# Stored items
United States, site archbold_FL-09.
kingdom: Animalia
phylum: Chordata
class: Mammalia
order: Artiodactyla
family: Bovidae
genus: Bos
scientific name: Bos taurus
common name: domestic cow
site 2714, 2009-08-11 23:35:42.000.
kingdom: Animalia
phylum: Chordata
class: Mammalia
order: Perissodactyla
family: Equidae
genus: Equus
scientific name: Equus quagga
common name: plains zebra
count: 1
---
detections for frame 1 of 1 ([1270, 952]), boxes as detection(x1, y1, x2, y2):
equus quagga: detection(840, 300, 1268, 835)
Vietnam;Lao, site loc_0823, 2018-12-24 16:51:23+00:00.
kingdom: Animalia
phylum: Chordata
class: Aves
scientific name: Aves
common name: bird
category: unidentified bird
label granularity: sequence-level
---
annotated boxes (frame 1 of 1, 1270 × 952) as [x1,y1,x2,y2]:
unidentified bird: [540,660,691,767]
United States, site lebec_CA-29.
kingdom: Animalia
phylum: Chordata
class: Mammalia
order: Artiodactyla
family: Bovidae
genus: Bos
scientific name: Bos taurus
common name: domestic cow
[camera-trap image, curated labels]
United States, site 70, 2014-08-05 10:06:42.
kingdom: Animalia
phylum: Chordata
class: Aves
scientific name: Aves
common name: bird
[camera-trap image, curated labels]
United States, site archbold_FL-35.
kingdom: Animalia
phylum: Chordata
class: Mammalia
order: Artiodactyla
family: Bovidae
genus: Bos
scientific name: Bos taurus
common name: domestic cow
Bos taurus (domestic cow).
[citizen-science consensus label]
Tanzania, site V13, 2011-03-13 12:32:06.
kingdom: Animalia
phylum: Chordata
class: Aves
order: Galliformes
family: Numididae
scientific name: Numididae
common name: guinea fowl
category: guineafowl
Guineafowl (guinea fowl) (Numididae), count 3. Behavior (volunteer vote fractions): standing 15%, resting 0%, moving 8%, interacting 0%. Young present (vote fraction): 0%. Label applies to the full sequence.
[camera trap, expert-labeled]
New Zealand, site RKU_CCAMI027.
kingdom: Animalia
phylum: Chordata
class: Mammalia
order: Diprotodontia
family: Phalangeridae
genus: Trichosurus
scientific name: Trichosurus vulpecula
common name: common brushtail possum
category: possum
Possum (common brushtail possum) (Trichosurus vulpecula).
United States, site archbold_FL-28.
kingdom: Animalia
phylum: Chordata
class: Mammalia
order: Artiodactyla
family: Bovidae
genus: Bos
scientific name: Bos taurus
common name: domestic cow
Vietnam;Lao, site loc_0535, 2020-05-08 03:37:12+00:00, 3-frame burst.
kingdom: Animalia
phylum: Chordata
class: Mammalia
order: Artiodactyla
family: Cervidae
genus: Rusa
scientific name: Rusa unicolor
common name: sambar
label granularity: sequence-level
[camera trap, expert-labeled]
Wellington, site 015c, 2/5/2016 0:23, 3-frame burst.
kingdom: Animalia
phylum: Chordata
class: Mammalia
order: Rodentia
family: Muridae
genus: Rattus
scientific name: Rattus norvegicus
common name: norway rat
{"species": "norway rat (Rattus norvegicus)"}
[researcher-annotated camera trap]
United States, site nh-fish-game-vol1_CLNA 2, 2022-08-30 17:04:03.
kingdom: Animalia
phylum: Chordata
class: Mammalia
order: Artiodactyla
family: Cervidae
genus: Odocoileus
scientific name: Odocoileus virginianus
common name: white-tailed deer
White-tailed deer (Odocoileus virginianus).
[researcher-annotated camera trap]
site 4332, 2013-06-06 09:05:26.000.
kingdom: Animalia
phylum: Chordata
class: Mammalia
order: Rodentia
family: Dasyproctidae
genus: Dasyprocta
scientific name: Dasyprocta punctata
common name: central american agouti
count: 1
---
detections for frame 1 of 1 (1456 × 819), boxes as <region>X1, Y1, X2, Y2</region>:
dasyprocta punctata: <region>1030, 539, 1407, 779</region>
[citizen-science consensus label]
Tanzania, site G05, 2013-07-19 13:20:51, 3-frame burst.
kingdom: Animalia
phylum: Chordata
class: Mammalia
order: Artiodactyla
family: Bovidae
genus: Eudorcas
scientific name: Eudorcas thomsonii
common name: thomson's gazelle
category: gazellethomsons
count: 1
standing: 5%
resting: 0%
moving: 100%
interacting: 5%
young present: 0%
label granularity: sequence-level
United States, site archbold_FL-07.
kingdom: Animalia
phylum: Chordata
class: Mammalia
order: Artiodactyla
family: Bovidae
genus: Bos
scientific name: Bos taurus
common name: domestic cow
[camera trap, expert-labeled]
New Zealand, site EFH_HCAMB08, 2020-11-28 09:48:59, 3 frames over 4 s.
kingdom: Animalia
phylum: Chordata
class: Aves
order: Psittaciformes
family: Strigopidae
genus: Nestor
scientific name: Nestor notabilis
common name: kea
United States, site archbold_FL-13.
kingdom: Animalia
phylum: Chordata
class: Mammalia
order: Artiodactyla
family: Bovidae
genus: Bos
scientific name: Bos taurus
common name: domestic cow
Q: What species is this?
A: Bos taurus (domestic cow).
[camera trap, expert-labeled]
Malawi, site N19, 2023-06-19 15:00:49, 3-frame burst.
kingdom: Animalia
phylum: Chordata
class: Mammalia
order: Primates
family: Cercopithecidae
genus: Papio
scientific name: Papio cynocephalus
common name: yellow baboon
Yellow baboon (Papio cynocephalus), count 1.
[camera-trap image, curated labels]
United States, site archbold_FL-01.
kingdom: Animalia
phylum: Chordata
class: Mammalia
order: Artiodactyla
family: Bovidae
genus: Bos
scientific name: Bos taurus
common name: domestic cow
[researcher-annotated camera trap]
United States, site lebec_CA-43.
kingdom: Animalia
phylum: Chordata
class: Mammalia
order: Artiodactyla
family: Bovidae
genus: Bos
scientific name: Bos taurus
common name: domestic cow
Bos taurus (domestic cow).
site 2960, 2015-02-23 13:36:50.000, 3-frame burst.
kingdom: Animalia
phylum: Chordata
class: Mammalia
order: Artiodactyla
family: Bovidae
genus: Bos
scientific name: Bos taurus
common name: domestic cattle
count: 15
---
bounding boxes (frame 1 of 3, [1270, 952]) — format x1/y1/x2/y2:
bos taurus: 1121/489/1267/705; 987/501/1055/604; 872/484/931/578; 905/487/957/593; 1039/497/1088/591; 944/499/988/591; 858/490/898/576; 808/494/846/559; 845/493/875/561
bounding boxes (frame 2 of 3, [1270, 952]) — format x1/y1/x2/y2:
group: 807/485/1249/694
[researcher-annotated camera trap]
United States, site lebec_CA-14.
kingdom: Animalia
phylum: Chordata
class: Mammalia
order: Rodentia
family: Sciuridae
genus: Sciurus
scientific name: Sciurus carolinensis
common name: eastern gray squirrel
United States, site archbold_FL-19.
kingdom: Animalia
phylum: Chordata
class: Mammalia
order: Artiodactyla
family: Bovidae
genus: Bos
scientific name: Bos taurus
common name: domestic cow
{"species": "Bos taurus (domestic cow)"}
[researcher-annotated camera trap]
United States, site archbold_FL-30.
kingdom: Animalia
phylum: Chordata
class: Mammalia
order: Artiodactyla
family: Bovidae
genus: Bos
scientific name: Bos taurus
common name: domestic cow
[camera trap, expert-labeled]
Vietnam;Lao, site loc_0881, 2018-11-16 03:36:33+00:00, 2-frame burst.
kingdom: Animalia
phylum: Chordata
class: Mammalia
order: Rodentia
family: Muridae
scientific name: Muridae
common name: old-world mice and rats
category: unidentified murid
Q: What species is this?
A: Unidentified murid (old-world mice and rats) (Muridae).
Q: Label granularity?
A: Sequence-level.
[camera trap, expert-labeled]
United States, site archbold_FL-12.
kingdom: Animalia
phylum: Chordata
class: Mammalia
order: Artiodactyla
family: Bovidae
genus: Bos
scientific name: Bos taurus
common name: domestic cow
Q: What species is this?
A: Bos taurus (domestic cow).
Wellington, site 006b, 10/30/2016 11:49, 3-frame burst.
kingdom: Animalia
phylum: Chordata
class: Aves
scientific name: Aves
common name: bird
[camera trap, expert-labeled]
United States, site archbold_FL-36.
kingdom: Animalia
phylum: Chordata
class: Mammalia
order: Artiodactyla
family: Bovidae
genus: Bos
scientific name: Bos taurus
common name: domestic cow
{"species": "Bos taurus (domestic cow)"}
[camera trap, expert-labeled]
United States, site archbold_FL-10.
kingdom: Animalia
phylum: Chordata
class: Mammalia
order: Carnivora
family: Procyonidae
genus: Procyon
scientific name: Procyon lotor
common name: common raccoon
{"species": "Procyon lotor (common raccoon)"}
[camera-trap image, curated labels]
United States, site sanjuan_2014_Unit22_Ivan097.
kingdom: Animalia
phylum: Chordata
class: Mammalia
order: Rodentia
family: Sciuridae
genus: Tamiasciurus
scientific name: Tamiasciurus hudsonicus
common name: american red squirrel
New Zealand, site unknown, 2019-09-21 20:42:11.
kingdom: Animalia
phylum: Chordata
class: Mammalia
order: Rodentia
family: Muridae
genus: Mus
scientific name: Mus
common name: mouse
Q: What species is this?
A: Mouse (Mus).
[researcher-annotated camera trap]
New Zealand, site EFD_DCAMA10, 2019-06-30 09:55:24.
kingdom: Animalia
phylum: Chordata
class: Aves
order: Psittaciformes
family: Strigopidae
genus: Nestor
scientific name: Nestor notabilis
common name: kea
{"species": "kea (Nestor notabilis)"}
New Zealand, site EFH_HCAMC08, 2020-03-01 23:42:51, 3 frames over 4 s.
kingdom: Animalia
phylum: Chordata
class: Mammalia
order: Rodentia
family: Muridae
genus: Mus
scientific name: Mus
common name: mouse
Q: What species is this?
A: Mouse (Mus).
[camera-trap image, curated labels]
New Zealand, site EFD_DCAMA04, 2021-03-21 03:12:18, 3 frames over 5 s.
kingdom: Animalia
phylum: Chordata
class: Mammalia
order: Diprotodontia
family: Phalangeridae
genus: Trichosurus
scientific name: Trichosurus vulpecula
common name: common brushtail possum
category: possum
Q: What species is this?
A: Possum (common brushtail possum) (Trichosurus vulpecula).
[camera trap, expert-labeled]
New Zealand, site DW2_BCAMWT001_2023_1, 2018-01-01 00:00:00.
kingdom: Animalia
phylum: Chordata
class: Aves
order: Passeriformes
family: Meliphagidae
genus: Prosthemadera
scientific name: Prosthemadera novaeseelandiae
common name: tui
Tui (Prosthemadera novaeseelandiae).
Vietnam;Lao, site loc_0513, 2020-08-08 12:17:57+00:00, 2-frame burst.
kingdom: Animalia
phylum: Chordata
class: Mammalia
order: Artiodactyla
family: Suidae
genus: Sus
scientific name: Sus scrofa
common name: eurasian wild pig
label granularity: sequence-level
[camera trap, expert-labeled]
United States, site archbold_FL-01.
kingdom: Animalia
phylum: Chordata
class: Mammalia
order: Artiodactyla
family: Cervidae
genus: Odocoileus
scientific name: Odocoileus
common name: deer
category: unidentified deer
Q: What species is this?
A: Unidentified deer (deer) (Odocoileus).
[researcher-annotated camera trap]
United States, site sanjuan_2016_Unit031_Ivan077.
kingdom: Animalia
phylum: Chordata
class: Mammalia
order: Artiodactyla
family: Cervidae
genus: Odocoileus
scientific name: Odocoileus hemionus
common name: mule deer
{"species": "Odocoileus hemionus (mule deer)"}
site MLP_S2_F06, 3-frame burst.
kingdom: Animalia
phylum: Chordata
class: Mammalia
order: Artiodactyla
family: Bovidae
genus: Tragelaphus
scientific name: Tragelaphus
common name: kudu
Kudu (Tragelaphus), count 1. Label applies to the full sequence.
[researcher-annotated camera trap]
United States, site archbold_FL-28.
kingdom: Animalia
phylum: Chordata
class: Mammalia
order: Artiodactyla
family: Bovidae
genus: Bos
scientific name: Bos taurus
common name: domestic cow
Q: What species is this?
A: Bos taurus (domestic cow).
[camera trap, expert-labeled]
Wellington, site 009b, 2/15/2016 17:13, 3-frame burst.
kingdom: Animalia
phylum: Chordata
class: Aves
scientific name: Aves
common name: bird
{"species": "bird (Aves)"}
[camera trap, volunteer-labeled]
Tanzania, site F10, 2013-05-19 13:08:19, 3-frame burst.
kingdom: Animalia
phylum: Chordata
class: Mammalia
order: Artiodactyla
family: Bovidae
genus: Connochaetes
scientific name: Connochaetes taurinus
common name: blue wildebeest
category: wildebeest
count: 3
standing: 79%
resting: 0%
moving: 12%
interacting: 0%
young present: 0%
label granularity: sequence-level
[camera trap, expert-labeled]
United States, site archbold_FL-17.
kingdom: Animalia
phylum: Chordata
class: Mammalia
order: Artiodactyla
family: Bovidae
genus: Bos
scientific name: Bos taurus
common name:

# PROBLEM DESCRIPTION
Output the lines above exactly, but only those between the line holding "Tanzania, site V13, 2011-03-13 12:32:06." and the line holding "common name: guinea fowl", inclusive.

# EXERCISE OUTPUT
Tanzania, site V13, 2011-03-13 12:32:06.
kingdom: Animalia
phylum: Chordata
class: Aves
order: Galliformes
family: Numididae
scientific name: Numididae
common name: guinea fowl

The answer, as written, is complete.